Hell To Pay: Operation Downfall and the Invasion of Japan, 1945-1947 is a comprehensive and compelling examination of the myriad complex issues that comprised the strategic plans for the American invasion of Japan. U.S. planning for the invasion and military occupation of Imperial Japan was begun in 1943, two years before the dropping of atom bombs on Hiroshima and Nagasaki. In its final form, Operation Downfall called for a massive Allied invasion-on a scale dwarfing "D-Day"-to be carried out in two stages.

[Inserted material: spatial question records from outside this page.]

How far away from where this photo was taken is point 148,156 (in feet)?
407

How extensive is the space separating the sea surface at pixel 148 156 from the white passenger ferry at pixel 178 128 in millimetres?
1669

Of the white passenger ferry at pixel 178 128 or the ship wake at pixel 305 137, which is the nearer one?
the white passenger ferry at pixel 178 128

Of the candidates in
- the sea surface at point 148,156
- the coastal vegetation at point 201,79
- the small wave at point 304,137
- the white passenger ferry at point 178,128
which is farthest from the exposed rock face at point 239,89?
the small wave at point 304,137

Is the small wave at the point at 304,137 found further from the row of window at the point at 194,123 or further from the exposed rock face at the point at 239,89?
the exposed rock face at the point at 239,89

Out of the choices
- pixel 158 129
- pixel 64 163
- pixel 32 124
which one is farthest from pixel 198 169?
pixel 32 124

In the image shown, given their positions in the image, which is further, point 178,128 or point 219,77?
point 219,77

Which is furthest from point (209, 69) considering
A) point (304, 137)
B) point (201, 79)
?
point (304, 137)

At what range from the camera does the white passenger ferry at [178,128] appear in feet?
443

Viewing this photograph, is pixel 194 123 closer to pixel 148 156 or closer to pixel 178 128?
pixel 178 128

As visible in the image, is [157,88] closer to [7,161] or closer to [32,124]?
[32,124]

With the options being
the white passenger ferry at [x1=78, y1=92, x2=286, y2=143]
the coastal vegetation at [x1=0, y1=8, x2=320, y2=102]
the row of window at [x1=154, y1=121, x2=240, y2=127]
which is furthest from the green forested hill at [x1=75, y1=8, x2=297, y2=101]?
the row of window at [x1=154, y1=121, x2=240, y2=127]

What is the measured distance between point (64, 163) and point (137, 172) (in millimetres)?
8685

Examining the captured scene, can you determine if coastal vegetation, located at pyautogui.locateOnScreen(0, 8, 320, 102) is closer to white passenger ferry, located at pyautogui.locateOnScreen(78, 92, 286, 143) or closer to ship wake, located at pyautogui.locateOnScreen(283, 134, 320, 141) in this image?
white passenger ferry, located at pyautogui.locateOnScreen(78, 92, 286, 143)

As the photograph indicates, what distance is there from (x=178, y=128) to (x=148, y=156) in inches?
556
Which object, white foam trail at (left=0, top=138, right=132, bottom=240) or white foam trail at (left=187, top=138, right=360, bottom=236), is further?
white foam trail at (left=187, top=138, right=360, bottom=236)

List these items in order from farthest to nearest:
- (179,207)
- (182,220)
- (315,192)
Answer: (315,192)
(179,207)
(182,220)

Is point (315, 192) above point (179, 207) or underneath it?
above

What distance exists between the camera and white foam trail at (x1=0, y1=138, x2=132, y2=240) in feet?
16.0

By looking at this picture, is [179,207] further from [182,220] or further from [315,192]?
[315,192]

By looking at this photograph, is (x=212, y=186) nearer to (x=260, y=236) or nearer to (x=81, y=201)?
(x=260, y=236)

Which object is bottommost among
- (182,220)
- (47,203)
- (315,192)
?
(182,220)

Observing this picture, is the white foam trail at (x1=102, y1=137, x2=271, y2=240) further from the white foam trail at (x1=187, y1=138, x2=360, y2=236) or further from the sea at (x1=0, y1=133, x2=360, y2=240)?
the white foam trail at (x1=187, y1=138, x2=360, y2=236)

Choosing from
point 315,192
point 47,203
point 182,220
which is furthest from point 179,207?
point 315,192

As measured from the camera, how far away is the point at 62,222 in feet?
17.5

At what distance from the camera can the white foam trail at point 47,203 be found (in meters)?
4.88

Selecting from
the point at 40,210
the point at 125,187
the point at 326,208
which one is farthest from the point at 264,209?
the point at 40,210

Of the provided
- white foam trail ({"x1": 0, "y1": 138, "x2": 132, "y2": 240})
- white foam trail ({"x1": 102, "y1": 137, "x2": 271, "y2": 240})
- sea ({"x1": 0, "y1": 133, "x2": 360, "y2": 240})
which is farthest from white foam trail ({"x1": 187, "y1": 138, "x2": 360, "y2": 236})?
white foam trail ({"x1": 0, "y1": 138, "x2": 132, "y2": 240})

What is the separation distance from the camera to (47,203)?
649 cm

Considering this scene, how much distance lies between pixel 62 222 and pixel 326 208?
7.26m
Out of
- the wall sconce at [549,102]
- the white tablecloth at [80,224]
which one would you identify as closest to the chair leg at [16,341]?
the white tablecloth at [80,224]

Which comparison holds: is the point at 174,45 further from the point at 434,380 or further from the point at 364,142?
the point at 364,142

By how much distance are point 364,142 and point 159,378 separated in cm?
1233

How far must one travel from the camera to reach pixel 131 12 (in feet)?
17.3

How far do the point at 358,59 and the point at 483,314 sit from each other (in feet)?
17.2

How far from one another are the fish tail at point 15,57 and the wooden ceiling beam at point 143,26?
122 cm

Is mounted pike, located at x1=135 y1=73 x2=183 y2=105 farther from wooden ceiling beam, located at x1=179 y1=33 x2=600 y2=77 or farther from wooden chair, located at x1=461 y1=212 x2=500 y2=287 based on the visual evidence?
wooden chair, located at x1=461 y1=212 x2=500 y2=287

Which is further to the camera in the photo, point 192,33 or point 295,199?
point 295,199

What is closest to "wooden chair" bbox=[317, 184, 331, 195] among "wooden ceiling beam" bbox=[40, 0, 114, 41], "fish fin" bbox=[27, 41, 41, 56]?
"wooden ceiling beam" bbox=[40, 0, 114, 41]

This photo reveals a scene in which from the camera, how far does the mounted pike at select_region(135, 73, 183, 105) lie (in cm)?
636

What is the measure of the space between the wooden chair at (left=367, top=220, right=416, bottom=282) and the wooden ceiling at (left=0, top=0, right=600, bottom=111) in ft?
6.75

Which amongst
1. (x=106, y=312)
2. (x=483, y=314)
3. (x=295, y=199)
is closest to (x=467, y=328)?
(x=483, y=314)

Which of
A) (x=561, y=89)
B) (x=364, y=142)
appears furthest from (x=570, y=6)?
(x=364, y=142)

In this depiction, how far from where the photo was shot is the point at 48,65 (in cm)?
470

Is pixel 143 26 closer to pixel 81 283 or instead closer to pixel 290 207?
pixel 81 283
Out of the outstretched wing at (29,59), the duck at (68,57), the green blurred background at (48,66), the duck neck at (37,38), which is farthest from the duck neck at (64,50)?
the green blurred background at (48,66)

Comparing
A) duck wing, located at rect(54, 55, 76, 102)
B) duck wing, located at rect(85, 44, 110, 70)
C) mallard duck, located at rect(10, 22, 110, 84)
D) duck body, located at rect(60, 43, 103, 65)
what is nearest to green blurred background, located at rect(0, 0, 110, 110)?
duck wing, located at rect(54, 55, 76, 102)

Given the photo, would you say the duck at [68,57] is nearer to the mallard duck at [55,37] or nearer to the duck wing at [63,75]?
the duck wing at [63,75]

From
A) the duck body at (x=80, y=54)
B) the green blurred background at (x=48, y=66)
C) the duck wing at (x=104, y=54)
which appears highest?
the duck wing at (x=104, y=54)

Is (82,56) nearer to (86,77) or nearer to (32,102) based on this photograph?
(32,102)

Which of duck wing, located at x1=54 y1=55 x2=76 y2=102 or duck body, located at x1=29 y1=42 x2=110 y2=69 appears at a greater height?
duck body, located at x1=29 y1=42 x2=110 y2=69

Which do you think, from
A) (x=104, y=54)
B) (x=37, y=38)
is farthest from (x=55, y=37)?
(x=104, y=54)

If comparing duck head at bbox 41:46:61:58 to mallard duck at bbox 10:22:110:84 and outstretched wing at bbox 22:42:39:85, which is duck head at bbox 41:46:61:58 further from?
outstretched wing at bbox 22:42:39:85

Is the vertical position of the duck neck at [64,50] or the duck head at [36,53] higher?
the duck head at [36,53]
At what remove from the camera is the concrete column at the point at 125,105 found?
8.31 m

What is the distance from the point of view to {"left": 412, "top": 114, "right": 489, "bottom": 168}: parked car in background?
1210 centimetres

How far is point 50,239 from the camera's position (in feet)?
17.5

Hell to Pay examines the invasion of Japan in light of the large body of Japanese and American operational and tactical planning documents unearthed by the author, as well as post-war interrogations and reports that senior Japanese commanders and their staffs were ordered to produce for General MacArthur's headquarters. Hell to Pay clarifies the political and military ramifications of the enormous casualties and loss of material projected by both sides in the climatic struggle to bring the Pacific War to a conclusion through a brutal series of battles on Japanese soil. This groundbreaking history counters the revisionist interpretations questioning the rationale for the use of the atom bomb and shows that President Truman's decision was based on very real estimates of the truly horrific cost of a conventional invasion of Japan.
About the Author
D. M. Giangreco served for more than twenty years as an editor for Military Review, published by the U.S. Army Command and General Staff College at Fort Leavenworth, Kansas. He has written and lectured widely on national security matters, and is an award-winning author of numerous articles and eleven books, including Dear Harry...Truman's Mailroom, 1945-1973.